**EXCERPTED PASSAGE:**
=======
At 6:32 AM -0700 5/23/97, Camillo Särs wrote:
>Which in SPKI would be expressed by not allowing Skywalker to delegate
>the privileges of the certificate.   So we agree that trust is not
>transitive, and I claim that SPKI makes the same basic assumption by
>requiring express permission to delegate.  And if I'm wrong, I'm quite
>sure someone will correct me.

The unfortunate part of this assertion is that the SPKI "Don't Delegate"
state is, of necessity, only a polite request.  It does not provide the
mathematical security that things like the digital signature do.  My
objection to it comes from the line of reasoning that says, I gave
Skywalker a Don't Delegate certificate, so there is no way he could let
Mary use the authority granted in that certificate.  People will go down
this garden path and be badly mislead about the security properties their
systems provided.

To put it another way:  If I give Microsoft Word the right to access my
file system, I can not prevent it from delegating that right to any macro
virus that comes along.  If my OS allowed me to run Word in a sandbox which
couldn't access my file system, then I would not need to worry about Word
macro viruses.

Yet another way of looking at it is: In the real world, you may trust
Pollard with your highest secrets.  You don't trust the KGB.  (Indeed, if
Pollard trusts the KGB, you won't suddenly trust them.)  However there is
nothing you can do to prevent Pollard from giving those secrets to the KGB.
=======
**SOURCE MATERIAL:**
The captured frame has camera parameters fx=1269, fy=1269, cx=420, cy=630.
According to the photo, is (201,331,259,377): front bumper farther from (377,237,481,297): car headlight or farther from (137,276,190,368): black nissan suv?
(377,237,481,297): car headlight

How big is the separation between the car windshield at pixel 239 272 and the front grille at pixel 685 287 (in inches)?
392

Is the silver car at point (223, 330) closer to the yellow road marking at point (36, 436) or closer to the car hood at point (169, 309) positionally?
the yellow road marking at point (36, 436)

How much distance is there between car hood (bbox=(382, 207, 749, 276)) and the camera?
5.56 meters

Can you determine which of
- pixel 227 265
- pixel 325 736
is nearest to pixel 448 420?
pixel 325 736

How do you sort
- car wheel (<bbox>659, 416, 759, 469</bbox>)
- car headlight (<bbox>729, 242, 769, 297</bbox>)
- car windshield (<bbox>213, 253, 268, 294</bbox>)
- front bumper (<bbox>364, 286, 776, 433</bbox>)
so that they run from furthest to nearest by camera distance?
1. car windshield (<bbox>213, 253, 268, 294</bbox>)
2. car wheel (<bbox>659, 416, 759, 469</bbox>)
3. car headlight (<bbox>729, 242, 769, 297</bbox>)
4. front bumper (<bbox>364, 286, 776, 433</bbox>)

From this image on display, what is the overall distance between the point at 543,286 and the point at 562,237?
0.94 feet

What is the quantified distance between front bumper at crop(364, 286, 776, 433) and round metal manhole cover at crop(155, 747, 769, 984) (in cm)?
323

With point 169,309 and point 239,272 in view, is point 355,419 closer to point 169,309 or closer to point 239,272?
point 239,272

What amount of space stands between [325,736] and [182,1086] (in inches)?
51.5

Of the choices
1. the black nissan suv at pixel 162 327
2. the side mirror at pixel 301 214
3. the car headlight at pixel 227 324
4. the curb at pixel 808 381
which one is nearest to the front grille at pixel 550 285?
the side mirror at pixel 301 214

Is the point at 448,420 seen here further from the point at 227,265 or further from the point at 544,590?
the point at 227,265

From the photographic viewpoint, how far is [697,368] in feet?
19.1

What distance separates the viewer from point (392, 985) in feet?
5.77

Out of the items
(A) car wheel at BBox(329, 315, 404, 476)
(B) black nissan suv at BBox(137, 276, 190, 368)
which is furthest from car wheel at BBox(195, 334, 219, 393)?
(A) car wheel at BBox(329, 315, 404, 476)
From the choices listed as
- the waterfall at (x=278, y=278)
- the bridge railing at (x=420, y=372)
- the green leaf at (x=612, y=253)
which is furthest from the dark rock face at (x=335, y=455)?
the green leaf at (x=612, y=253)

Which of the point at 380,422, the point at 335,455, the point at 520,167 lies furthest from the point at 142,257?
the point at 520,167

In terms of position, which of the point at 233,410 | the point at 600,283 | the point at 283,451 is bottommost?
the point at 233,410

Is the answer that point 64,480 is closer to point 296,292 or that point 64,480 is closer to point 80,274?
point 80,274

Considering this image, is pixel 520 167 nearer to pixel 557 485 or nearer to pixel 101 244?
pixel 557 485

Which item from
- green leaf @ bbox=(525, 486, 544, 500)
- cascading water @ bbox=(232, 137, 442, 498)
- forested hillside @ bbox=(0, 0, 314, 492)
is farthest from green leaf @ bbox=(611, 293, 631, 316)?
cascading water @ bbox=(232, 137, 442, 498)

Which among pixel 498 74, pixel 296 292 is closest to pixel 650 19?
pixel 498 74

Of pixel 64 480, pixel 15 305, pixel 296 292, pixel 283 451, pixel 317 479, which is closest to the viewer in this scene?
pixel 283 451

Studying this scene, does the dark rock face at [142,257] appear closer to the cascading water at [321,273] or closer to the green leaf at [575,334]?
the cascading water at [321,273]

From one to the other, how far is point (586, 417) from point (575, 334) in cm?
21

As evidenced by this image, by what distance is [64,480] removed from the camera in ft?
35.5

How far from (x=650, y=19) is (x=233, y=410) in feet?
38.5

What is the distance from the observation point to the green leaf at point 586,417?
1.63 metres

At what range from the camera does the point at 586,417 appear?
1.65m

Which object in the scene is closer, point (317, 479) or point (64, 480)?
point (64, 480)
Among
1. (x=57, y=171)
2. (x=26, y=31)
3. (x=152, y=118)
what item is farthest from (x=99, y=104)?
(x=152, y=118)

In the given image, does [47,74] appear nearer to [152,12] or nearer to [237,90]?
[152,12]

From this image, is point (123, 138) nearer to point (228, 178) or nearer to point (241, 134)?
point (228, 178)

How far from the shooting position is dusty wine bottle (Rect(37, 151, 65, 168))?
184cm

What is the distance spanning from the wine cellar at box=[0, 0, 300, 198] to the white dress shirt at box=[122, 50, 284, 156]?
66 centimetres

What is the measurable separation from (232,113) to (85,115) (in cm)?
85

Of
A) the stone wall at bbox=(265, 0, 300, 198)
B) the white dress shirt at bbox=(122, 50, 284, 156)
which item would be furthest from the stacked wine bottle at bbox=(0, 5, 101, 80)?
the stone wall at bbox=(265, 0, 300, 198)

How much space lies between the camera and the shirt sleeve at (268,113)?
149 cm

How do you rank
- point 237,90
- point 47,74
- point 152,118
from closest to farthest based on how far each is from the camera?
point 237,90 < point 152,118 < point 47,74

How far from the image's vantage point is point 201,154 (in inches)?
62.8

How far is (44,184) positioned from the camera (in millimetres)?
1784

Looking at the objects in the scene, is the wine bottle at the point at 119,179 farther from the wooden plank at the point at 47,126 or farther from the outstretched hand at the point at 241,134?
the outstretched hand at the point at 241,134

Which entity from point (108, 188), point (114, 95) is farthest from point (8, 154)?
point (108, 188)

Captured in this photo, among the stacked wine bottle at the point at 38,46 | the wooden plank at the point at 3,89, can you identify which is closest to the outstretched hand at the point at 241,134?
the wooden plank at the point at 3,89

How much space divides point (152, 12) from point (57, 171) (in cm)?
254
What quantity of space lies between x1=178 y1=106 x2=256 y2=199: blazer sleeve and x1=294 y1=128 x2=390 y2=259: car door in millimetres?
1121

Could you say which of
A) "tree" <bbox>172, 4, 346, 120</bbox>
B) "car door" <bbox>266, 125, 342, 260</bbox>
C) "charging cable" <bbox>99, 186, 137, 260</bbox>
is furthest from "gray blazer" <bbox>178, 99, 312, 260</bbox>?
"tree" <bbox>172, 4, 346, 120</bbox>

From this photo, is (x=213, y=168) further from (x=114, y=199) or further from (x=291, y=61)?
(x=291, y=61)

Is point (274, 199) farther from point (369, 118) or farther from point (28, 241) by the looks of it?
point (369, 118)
=======
**PROBLEMS TO WORK ON:**
1: In the SPKI delegation message, what does the writer say the SPKI "Don't Delegate" state is, of necessity?
2: From the SPKI delegation message, write out the part that opens with the words containing "state is, of" and closes with "macro viruses.".
The material has no connection to the SPKI delegation message.

**SOLUTIONS TO THE EXERCISE:**
1: Only a polite request.

2:
state is, of necessity, only a polite request.  It does not provide the
mathematical security that things like the digital signature do.  My
objection to it comes from the line of reasoning that says, I gave
Skywalker a Don't Delegate certificate, so there is no way he could let
Mary use the authority granted in that certificate.  People will go down
this garden path and be badly mislead about the security properties their
systems provided.

To put it another way:  If I give Microsoft Word the right to access my
file system, I can not prevent it from delegating that right to any macro
virus that comes along.  If my OS allowed me to run Word in a sandbox which
couldn't access my file system, then I would not need to worry about Word
macro viruses.